À Ouangani, Chamassi Assani, président de la coopérative "Avy Œuf", fait face à la même situation. Avant le passage du cyclone, son exploitation comptait 4 000 poules. Aujourd’hui, il lui en reste à peine 200 à 300.

"J’ai sauvé ce qu’il restait, mais il y avait des poules mortes partout juste après Chido… Certaines ont été volées, d’autres tuées par les chiens errants. J’ai réussi à en préserver quelques-unes pour ma famille, mais c’est compliqué", explique-t-il.

Depuis trois mois, mon exploitation est à l’arrêt.
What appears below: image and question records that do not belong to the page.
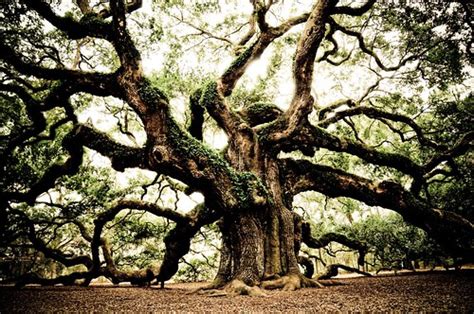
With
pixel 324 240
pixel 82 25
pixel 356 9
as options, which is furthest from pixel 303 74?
pixel 324 240

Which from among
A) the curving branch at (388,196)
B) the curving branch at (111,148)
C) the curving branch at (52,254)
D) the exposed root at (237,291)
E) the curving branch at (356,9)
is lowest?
the exposed root at (237,291)

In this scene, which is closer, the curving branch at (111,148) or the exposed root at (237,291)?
the exposed root at (237,291)

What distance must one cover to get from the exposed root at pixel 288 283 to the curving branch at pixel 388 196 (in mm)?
2525

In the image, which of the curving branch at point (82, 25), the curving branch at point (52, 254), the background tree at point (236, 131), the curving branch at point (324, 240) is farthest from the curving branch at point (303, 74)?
the curving branch at point (52, 254)

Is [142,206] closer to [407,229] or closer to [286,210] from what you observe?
[286,210]

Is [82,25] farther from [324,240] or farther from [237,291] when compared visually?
[324,240]

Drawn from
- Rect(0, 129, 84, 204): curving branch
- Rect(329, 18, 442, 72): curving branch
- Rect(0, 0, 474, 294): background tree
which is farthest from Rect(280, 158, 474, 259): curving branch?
Rect(0, 129, 84, 204): curving branch

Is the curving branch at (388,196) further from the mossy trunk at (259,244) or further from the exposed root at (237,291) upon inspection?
the exposed root at (237,291)

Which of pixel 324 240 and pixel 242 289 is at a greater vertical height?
pixel 324 240

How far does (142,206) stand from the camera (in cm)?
866

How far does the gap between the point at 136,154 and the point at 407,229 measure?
1110cm

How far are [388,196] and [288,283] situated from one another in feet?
13.7

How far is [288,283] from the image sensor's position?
21.5 feet

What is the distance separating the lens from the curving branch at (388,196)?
8523 mm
J’ai perdu près de 300 000 euros

Chamassi Assani

éleveur de poules pondeuses à Ouangani

Avec cette poignée de survivantes, l’éleveur ne produit plus que 150 œufs par jour, une quantité dérisoire comparée aux 15 000 œufs quotidiens qui transitaient autrefois par la coopérative de Coconi.

"Depuis trois mois, mon exploitation est à l’arrêt. J’ai perdu près de 300 000 euros", confie Chamassi Assani.
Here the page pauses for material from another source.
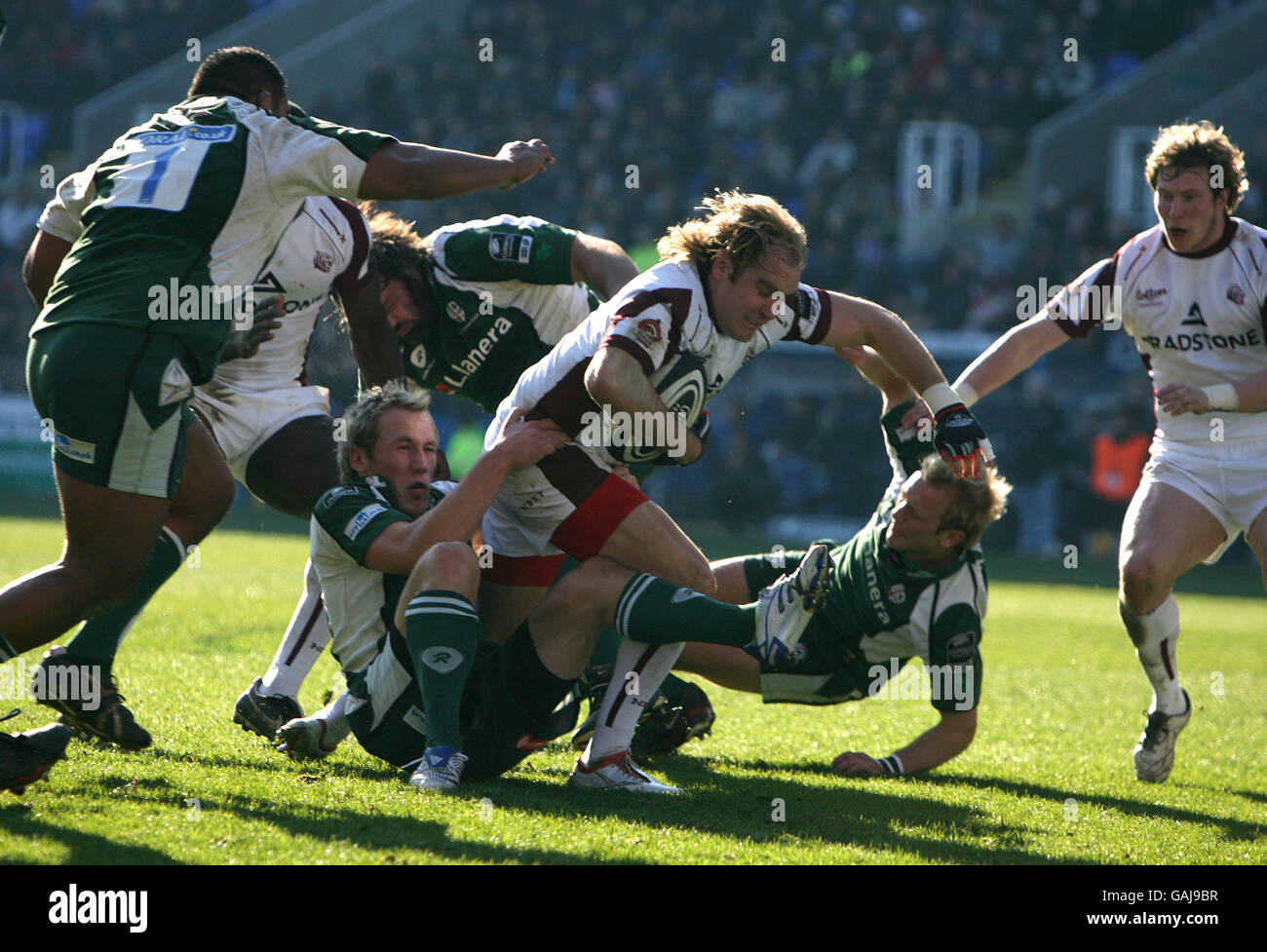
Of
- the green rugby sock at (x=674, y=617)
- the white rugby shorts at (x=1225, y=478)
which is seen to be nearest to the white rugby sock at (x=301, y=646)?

Chamassi Assani a perdu tout son enclos au passage de Chido

Plusieurs mois avant un retour à la normale

Pour retrouver des œufs mahorais en rayon, il faudra attendre. Une fois les aides débloquées, encore faut-il importer de nouveaux poussins, les élever pendant cinq mois avant qu’ils ne commencent à pondre. Mais le processus est ralenti par les étapes administratives.

"Après Chido, on pensait que les démarches pour obtenir des aides seraient simplifiées, mais on se retrouve avec de gros dossiers à monter et des mois d’attente", déplore Chamassi Assani.

Et si l’importation depuis La Réunion pouvait sembler une solution temporaire, elle s’avère compliquée. Ayant elle-même été frappée par un cyclone, la Réunion garde ses faibles stocks d’œufs pour la consommation de ses habitants.

"On va subir cette pénurie pendant encore au moins six mois. Même si l’on importe des poussins dès maintenant, il faudra attendre plusieurs mois avant qu’ils ne deviennent productifs", explique l’éleveur.

L'importation ou rien ?

Face à cette situation, beaucoup espèrent le développement de l'importation d’œufs depuis l'hexagone. Mais là encore, des obstacles sont à prendre en compte. Il faudrait non seulement trouver des fournisseurs capables de livrer de grandes quantités, mais aussi convaincre Air Austral, la seule compagnie apte à les transporter.

"Ce n’est pas une solution viable. Air Austral perdrait de l’argent en important des œufs. En plus, en métropole aussi, il y a des difficultés pour trier les poussins et assurer un approvisionnement constant", souligne Chamassi Assani.

Avant le cyclone Chido, la production locale couvrait une partie des besoins de Mayotte, mais cette autosuffisance partielle semble aujourd’hui compromise. Sans aides rapides et un soutien logistique conséquent, les éleveurs peinent à se relever.

 

D’habitude, on traite15 000 œufs par jour. Aujourd’hui, il n’y a plus rien

Chamassi Assani

éleveur de poules pondeuses

Chamassi Assani, éleveur de poules pondeuses

À la coopérative de Coconi, où les œufs étaient calibrés, datés et emballés avant d’être distribués à travers l’île, tout est à l’arrêt. "D’habitude, on traite 15 000 œufs par jour. Aujourd’hui, il n’y a plus rien".

En attendant, les consommateurs vont devoir s’adapter à cette pénurie, qui risque de durer bien au-delà du Ramadan.